Dad took my face and pressed it into his chest. He put his fingers in my hair. He told me nothing was wrong and that he and Mary Economou had just been for a run. He kept telling me not to be upset. He asked me to tell him that nothing was wrong. He told me there was nothing wrong with going for a run. Then he squeezed me so hard it hurt. He smelled of sweat. Then he cried and told me nothing was wrong. His chest moved up and down. It slapped me. I couldn’t see anything past his chest. He told me he was sorry.

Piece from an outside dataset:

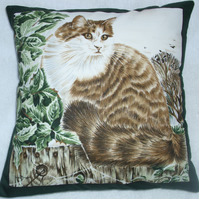 fluffy tabby and white cat sitting on a garden fence cushion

Two days later I came home from school and Mum was there, not Dad. He had gone. He wasn’t coming back for a while. They’d swapped again. Mum would be home with Nicholas, and Dad had gone to look for another shoe factory where he could make shoes again. I asked her where he was. She said he was looking for work in a level playing field. I asked her where that was and if I could go there. She said I would never find it. Bill Economou had borrowed an atlas from the library for “Fish of the Sea” and we went to the map of Australia to look for Level Playing Field. We couldn’t find it. Bill Economou said she must have meant the Southern Tablelands. When I asked her, she said yes, that was it. I tried to imagine Dad living on a huge flat table, making shoes and writing me letters. She said we would get letters.